> _Source extract_
####################

🚀 Pretraining and Fine-tuning for CHMR

This repository contains the implementation for CHMR, a structure-aware molecular representation model.

Molecular perturbations trigger cellular or genetic changes, but modality incompleteness is common. Through augmentation, alignment, and hierarchical modeling, multi-modal representations are progressively organized and structured — forming the core motivation of this work.

📰 News

[2025.11] 🎉 Our paper Learning Cell-Aware Hierarchical Multi-Modal Representations for Robust Molecular Modeling has been accepted as an Oral Presentation at AAAI 2026! 🎤 [arXiv]

📁 Directory Structure

🔧 Data Preparation

Create a folder named raw_data and extract the pretraining data into it.

Download the dataset from Zenodo.

Unzip the pretrain.zip file and place all contents inside the raw_data/ directory.

For more information about the raw dataset, please refer to the InfoAlign project.

🛠 Requirements

Make sure to install all required dependencies.

# 1️⃣ Upgrade pip
pip install --upgrade pip

# 2️⃣ Install PyTorch 2.0.1 (CUDA 11.8)
pip install torch==2.0.1+cu118 torchvision==0.15.2+cu118 --index-url https://download.pytorch.org/whl/cu118

# 3️⃣ Install PyTorch Geometric dependencies
pip install torch-scatter==2.1.1 torch-sparse==0.6.17 torch-cluster==1.6.3 torch-spline-conv==1.2.2 \
  -f https://data.pyg.org/whl/torch-2.0.1+cu118.html

# 4️⃣ Install torch_geometric
pip install torch_geometric==2.5.2

# 5️⃣ Install remaining dependencies
pip install -r requirements.txt

🧪 Pretraining

To start the pretraining process, run:

python pretrain.py \
  --model-path CHMR \
  --lr 1e-4 \
  --wdecay 1e-8 \
  --epoch 50 \
  --batch-size 3072 \
  --lambda_1 10 \
  --lambda_2 10

🔧 Pretraining Parameters

Argument	Description
`--model-path`	Path to save the pretrained model (`.pt` file)

####################

> _Extracted material_

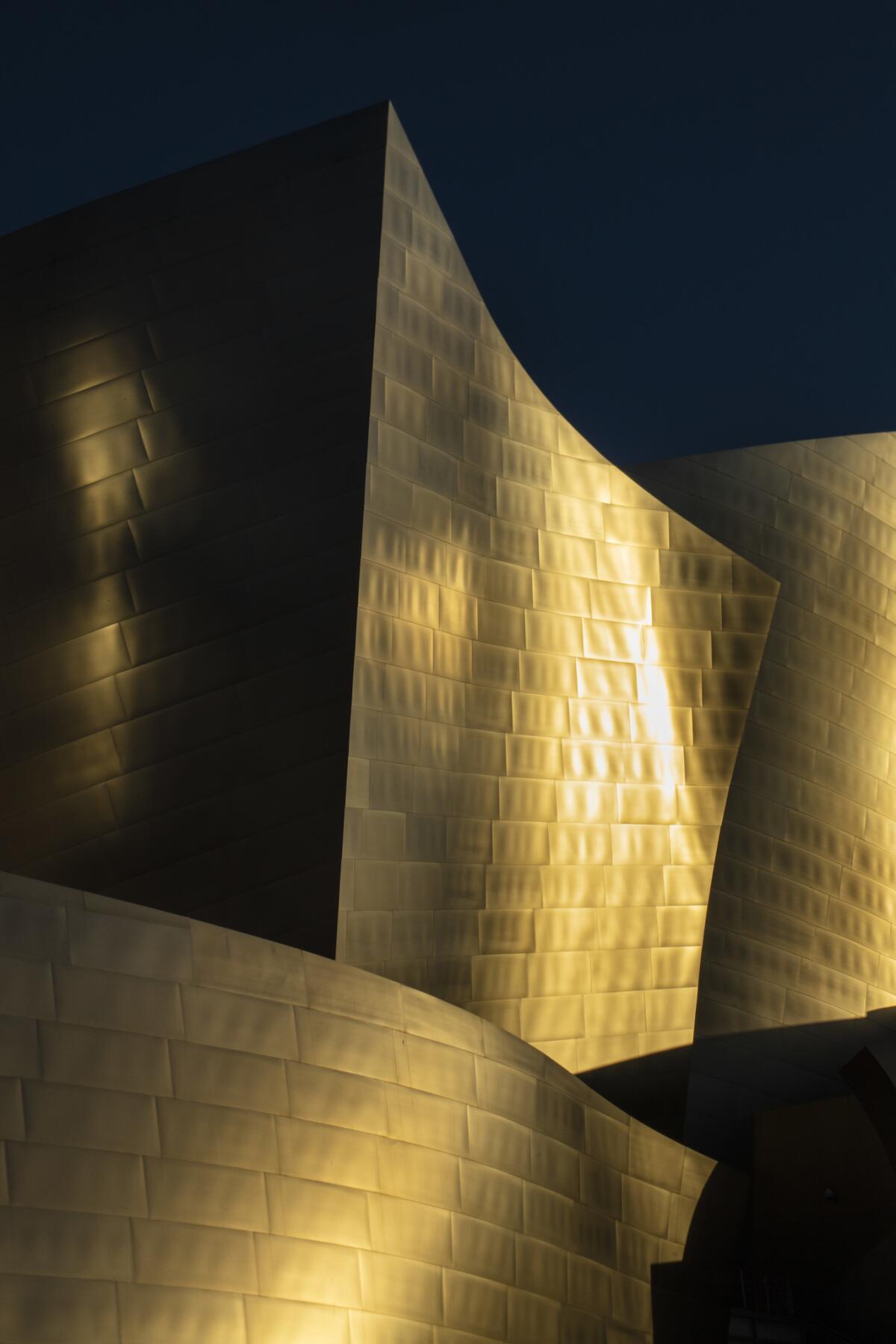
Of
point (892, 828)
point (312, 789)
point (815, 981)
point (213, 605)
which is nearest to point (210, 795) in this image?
point (312, 789)

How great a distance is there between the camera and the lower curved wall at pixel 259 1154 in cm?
705

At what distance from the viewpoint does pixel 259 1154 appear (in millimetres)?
7953

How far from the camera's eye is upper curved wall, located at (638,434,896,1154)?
1606 cm

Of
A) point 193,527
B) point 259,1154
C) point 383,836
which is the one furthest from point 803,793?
point 259,1154

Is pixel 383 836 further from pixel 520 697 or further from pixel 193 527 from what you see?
pixel 193 527

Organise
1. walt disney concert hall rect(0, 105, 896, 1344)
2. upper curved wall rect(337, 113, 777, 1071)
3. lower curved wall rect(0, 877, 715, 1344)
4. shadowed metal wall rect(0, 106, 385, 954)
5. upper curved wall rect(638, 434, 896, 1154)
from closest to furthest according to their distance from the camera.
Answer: lower curved wall rect(0, 877, 715, 1344)
walt disney concert hall rect(0, 105, 896, 1344)
shadowed metal wall rect(0, 106, 385, 954)
upper curved wall rect(337, 113, 777, 1071)
upper curved wall rect(638, 434, 896, 1154)

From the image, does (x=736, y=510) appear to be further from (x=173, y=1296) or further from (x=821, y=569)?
(x=173, y=1296)

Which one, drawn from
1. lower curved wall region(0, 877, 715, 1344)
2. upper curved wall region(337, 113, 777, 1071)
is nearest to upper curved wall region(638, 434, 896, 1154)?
upper curved wall region(337, 113, 777, 1071)

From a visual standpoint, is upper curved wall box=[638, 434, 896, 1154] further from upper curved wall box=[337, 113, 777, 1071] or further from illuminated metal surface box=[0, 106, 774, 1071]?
illuminated metal surface box=[0, 106, 774, 1071]

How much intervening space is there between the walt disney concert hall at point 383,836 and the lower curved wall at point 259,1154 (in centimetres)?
2

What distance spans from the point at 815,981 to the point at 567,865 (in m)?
4.29

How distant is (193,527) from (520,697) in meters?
3.46

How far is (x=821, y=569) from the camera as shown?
17484mm

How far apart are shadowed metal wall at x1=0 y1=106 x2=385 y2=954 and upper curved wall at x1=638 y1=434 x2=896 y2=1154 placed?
599cm
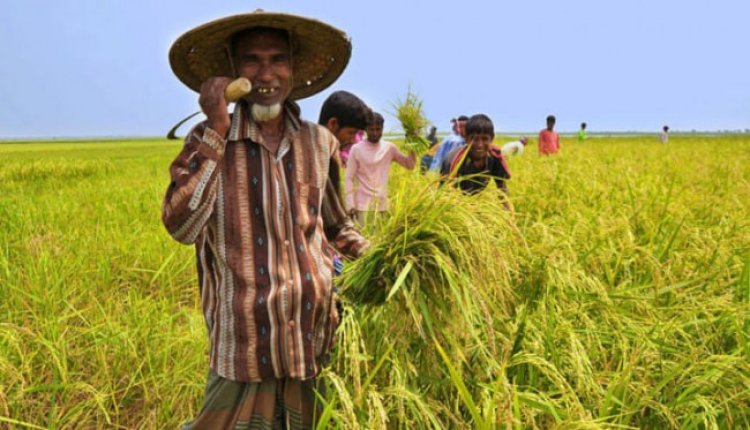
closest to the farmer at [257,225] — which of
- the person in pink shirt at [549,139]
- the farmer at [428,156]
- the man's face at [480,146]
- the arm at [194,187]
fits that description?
the arm at [194,187]

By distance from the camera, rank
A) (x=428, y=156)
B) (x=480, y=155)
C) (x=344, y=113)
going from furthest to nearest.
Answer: (x=428, y=156) < (x=480, y=155) < (x=344, y=113)

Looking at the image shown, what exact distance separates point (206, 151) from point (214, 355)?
526 mm

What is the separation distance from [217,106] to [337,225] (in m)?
0.56

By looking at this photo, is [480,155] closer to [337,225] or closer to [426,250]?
[337,225]

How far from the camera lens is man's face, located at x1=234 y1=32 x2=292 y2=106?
1.30 m

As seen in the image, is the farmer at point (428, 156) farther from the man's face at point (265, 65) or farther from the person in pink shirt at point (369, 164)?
the man's face at point (265, 65)

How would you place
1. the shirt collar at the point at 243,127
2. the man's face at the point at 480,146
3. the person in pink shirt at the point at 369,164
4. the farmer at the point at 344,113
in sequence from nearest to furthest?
the shirt collar at the point at 243,127, the farmer at the point at 344,113, the man's face at the point at 480,146, the person in pink shirt at the point at 369,164

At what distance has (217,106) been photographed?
1188 millimetres

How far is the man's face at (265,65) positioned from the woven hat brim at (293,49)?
0.11ft

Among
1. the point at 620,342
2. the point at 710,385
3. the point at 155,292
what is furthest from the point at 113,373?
the point at 710,385

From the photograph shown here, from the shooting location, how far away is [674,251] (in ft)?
8.30

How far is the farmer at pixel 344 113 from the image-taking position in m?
2.48

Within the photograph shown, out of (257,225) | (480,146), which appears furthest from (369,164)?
(257,225)

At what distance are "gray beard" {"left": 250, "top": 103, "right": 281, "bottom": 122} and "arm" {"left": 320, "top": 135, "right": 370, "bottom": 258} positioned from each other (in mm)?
257
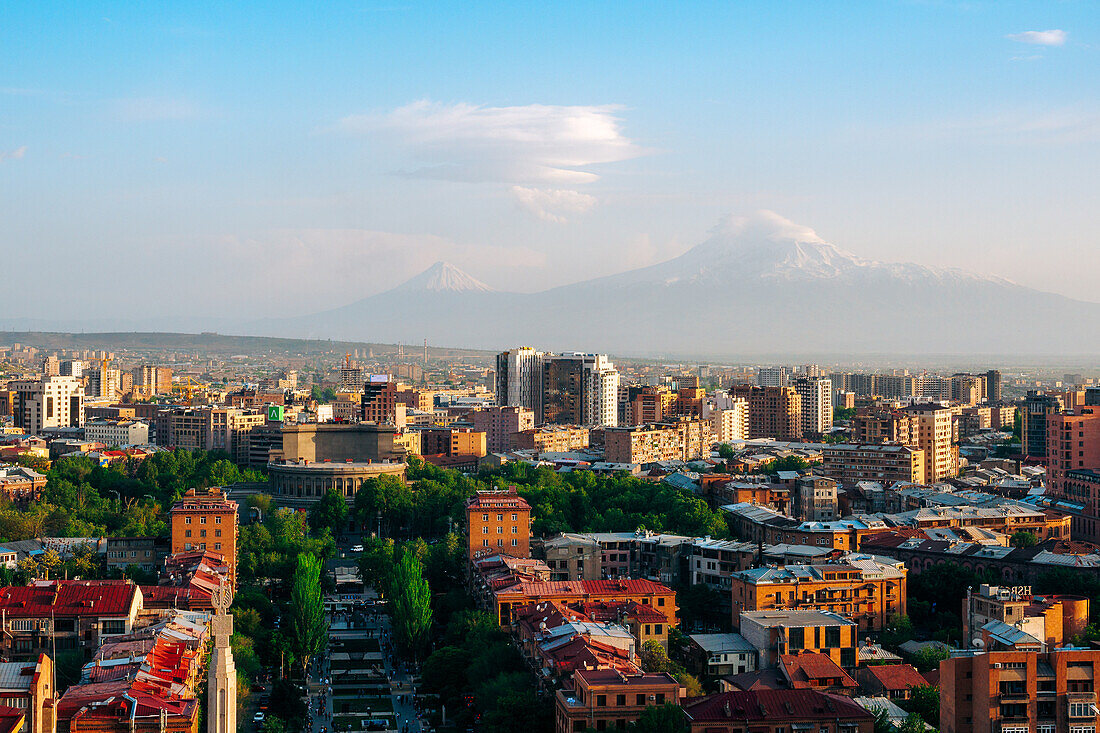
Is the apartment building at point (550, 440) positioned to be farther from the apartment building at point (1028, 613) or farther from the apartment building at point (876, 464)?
the apartment building at point (1028, 613)

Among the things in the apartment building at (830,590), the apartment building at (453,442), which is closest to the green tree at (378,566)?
the apartment building at (830,590)

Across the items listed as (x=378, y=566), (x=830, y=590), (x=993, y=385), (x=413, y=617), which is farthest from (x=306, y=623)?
(x=993, y=385)

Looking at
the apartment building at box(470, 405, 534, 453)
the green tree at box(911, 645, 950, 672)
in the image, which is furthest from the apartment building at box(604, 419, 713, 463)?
the green tree at box(911, 645, 950, 672)

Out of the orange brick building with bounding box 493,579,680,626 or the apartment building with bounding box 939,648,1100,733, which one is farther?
the orange brick building with bounding box 493,579,680,626

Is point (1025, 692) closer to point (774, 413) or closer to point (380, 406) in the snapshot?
point (380, 406)

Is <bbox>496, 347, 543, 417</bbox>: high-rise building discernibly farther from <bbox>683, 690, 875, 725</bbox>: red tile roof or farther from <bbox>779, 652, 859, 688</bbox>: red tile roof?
<bbox>683, 690, 875, 725</bbox>: red tile roof

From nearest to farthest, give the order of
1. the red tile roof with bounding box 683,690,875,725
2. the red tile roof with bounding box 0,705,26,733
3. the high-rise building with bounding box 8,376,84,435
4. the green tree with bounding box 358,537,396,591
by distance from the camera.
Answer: the red tile roof with bounding box 0,705,26,733 < the red tile roof with bounding box 683,690,875,725 < the green tree with bounding box 358,537,396,591 < the high-rise building with bounding box 8,376,84,435

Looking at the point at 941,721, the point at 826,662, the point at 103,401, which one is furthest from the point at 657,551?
the point at 103,401
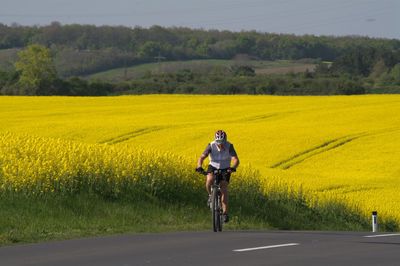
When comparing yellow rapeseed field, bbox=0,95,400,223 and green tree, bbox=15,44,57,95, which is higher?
green tree, bbox=15,44,57,95

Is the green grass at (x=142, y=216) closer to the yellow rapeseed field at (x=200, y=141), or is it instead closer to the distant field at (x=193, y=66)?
the yellow rapeseed field at (x=200, y=141)

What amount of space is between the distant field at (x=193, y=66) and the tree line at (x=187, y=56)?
1.73 m

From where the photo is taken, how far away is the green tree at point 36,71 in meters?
91.1

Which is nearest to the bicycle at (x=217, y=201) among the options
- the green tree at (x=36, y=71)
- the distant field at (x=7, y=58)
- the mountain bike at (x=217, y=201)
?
the mountain bike at (x=217, y=201)

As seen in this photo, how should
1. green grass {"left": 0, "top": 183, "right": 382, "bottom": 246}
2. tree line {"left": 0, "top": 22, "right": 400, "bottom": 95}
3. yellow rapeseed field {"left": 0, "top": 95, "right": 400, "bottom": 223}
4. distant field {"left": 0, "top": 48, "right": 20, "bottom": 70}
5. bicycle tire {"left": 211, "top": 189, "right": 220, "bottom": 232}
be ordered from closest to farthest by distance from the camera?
green grass {"left": 0, "top": 183, "right": 382, "bottom": 246}, bicycle tire {"left": 211, "top": 189, "right": 220, "bottom": 232}, yellow rapeseed field {"left": 0, "top": 95, "right": 400, "bottom": 223}, tree line {"left": 0, "top": 22, "right": 400, "bottom": 95}, distant field {"left": 0, "top": 48, "right": 20, "bottom": 70}

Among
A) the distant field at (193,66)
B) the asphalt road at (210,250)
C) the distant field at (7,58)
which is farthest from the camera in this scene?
the distant field at (7,58)

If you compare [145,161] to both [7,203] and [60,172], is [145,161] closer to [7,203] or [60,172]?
[60,172]

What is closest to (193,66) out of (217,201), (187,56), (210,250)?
(187,56)

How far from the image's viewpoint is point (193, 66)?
135125mm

####################

> _The task_
Summarize the CHMR repository page in three sentences.

> _Solution to this task_
The repository implements CHMR, a structure-aware molecular representation model, and its paper was accepted as an Oral Presentation at AAAI 2026. Data preparation involves downloading the dataset from Zenodo and unzipping pretrain.zip into a raw_data folder, and setup requires installing PyTorch 2.0.1 with CUDA 11.8, the PyTorch Geometric packages and the remaining dependencies in requirements.txt. Pretraining is started by running pretrain.py with settings that include a learning rate of 1e-4, 50 epochs and a batch size of 3072.